2. Preprocess the data

python ../fast_jtnn/preprocess.py --train ../DATA/ZINC/PROCESSED/train.txt --split 100 --jobs 16
cd fast_jtnn
mkdir moses-processed
mv tensor* moses-processed

This script will preprocess the training data (subgraph enumeration & tree decomposition), and save results into a list of files. We suggest you to use small value for --split if you are working with smaller datasets.

Preprocessing

First, you need to download the data and do some preprocessing. To do this, run:

python manage.py preprocess --dataset <DATASET_NAME>

where <DATASET_NAME> must be ZINC or PCBA. At the moment, we support only these two.

Use python manage.py preprocess --help to see other useful options for preprocessing.

This will download the necessary files in the DATA folder, and will preprocess them as described in the paper.

Running

After preprocessing, you may run the framework altogether (training + samplling) by running the default script:

bash runscript5_3.sh

where runscript5_3.sh contains the

Training

You can also train the model solely running:

python manage.py train --dataset <DATASET_NAME>

where <DATASET_NAME> is defined as described above.

If you wish to train using a GPU, add the --use_gpu option.

Check out python manage.py train --help to see all the other hyperparameters you can change.

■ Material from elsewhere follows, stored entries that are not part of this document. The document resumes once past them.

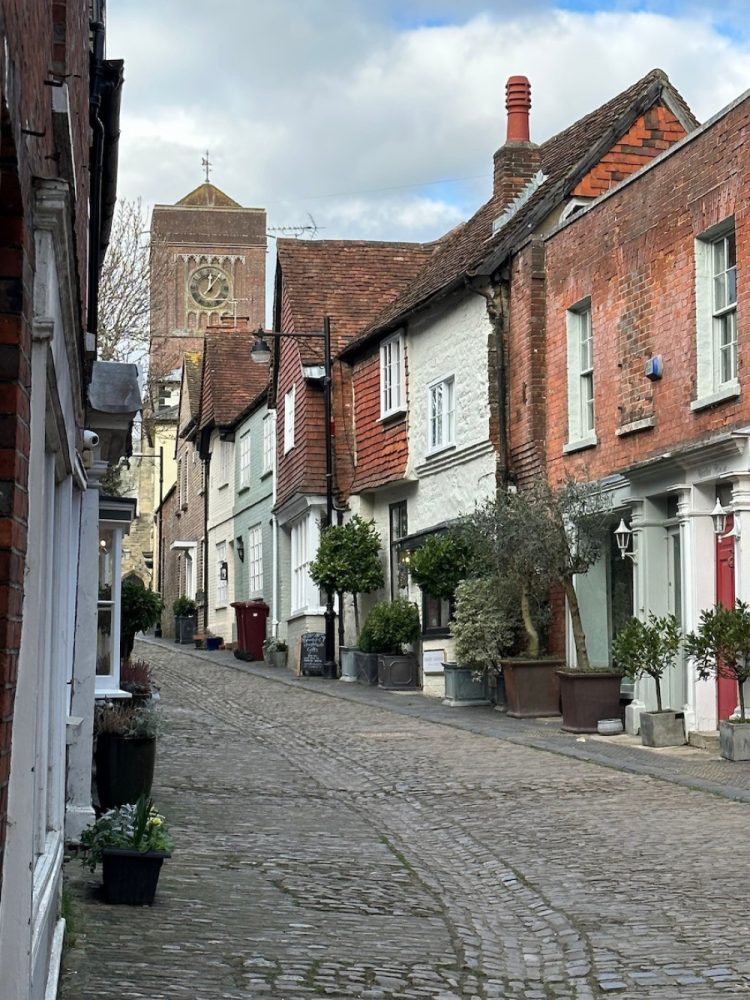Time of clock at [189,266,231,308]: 12:06
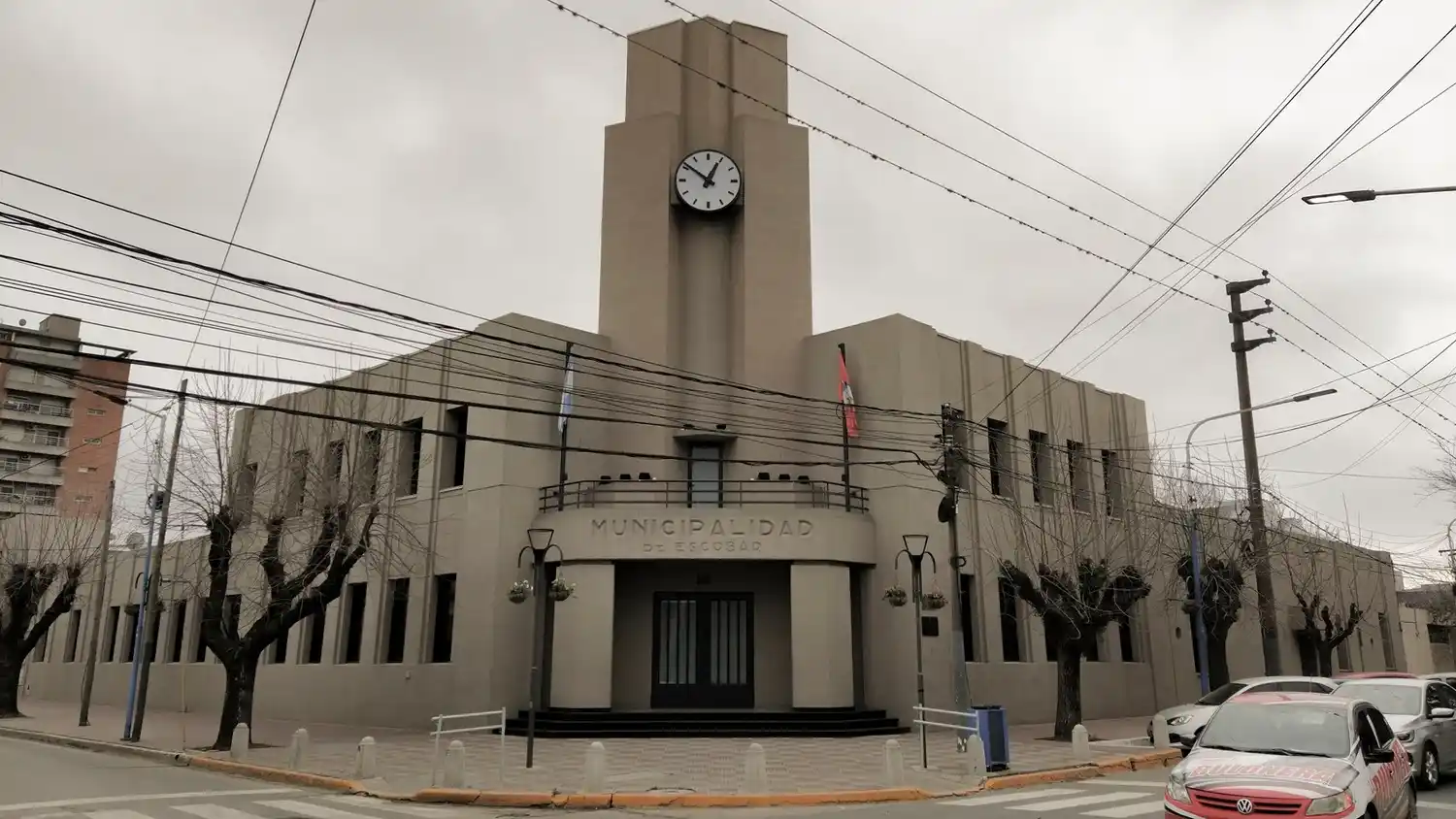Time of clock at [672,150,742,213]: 12:51
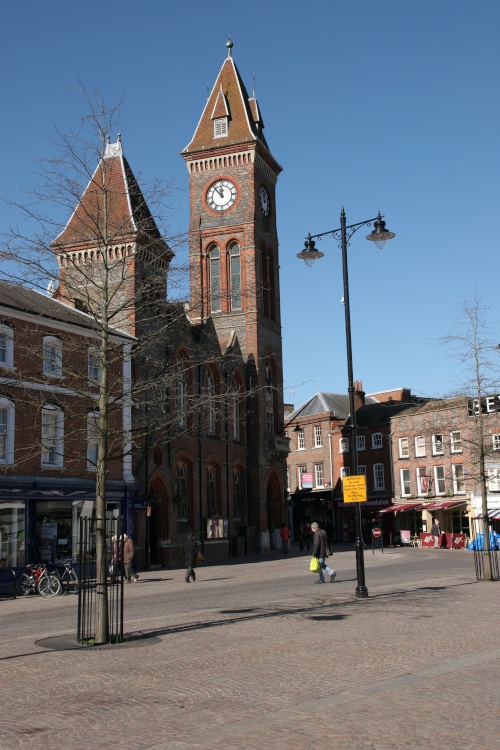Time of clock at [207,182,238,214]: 11:53
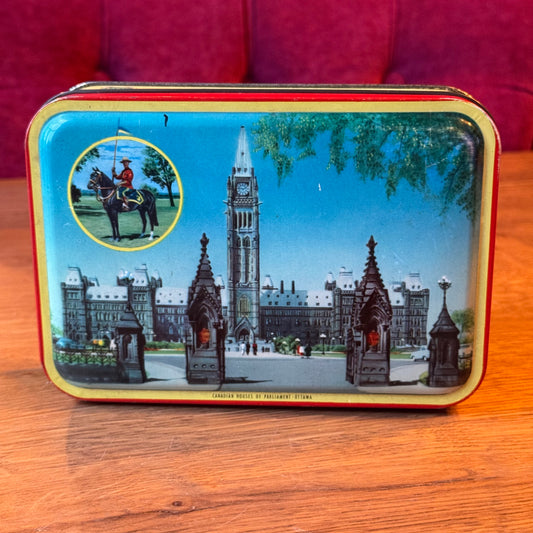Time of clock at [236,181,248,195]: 1:46
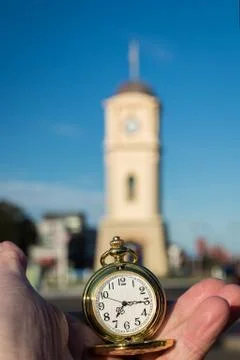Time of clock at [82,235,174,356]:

Training the model will create folder RUNS with the following structure:

RUNS
└── <date>@<time>-<hostname>-<dataset>
    ├── ckpt
    │   ├── best_loss.pt
    │   ├── best_valid.pt
    │   └── last.pt
    ├── config
    │   ├── config.pkl
    │   ├── emb_<embedding_dim>.dat
    │   ├── params.json
    │   └── vocab.pkl
    ├── results
    │   ├── performance
    │   │   ├── loss.csv
    │   │   └── scores.csv
    │   └── samples
    └── tb
        └── events.out.tfevents.<tensorboard_id>.<hostname>

the <date>@<time>-<hostname>-<dataset> folder is a snapshot of your experiment, which will contain all the data collected during training.

You can monitor the progress of training using tensorboardX, just run

tensorboard --logdir RUNS

during training and check the localhost:6006 page in your favorite browser.

Sampling

After the model is trained, you can sample from it using

python manage.py sample --run <RUN_PATH>

where <RUN_PATH> is the path to the run directory of the experiment, which will be something like RUNS/<date>@<time>-<hostname>-<dataset> (<date>, <time>, <hostname>, <dataset> are placeholders of the actual data).

Check out python manage.py sample --help to see all the sampling options.

You will find your samples in the results/samples folder on your experiment run directory.

Postprocessing

After you have sampled the model, you wish to conduct some common postprocessing operations such as calculate statistics on the samples, aggregate multiple sample files and the test data in one big file for plotting, etc.

Then, you need to run:

python manage.py postprocess --run <RUN_PATH>

where <RUN_PATH> is obtained as described above.

Check out python manage.py postprocess --help to see all available options.

Plotting

If you wish to obtain similar figures as the ones in the paper on your samples, just run:

python manage.py plot --run <RUN_PATH>

where <RUN_PATH> is defined as described above.